Your objective →
Nothing outside the lines below from the one containing "vmware brand guidelines by brand books issuu" through the one containing "Bikeport selber bauen" is to be printed; print those exactly, ends included, and drop the pictures.

Records to process →
• • • • •
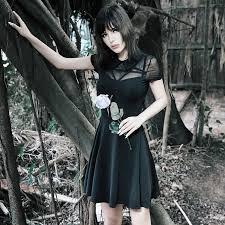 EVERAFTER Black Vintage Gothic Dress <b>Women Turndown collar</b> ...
• • • • •
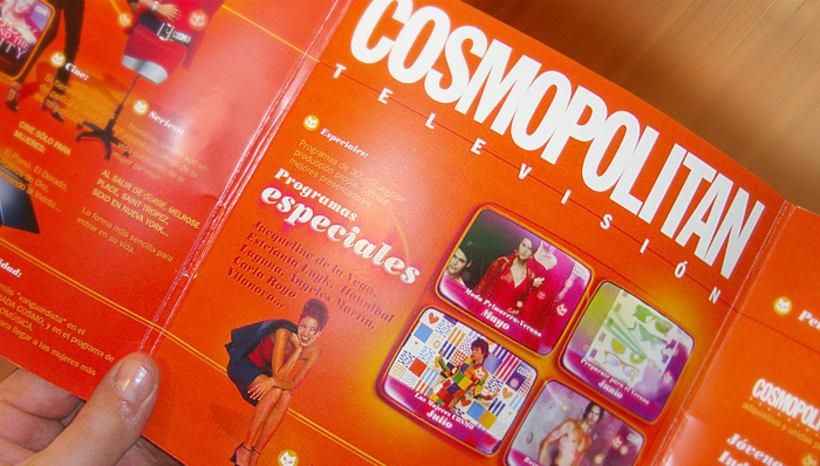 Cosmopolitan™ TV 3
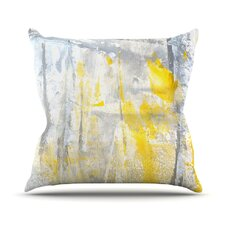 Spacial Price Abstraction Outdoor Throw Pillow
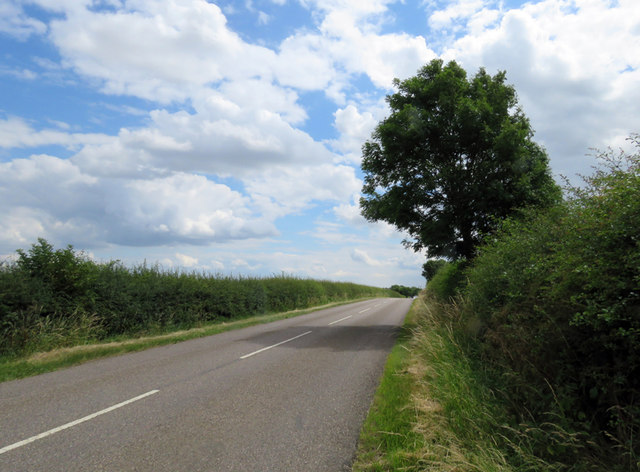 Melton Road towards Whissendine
• • • • •
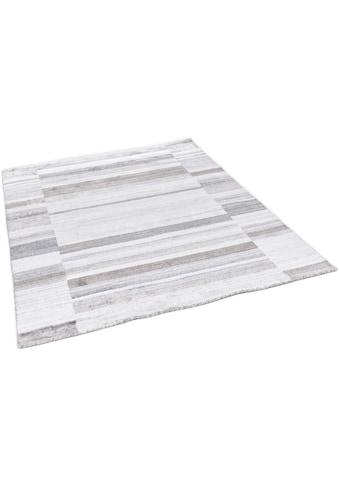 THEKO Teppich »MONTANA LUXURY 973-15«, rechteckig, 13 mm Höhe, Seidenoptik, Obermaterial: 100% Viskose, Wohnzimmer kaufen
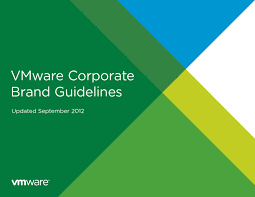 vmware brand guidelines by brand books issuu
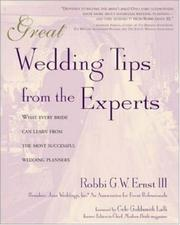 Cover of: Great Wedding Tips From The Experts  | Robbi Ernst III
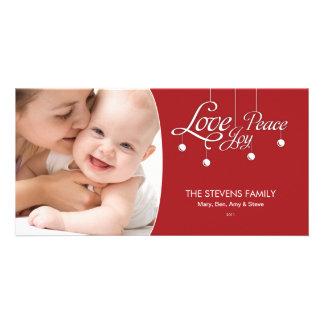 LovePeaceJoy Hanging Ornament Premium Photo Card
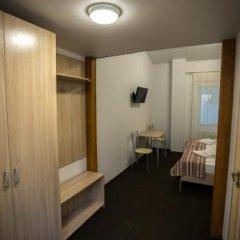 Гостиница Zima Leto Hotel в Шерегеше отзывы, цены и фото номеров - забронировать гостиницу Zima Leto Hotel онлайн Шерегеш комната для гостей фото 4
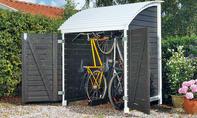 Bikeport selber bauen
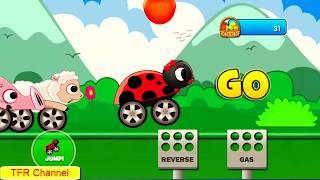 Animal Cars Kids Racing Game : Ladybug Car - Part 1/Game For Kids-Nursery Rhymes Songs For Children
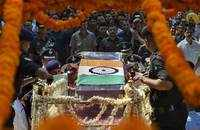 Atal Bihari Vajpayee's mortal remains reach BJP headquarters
• • • • •
Task response →
 vmware brand guidelines by brand books issuu
 Cover of: Great Wedding Tips From The Experts  | Robbi Ernst III
 LovePeaceJoy Hanging Ornament Premium Photo Card
 Гостиница Zima Leto Hotel в Шерегеше отзывы, цены и фото номеров - забронировать гостиницу Zima Leto Hotel онлайн Шерегеш комната для гостей фото 4
 Bikeport selber bauen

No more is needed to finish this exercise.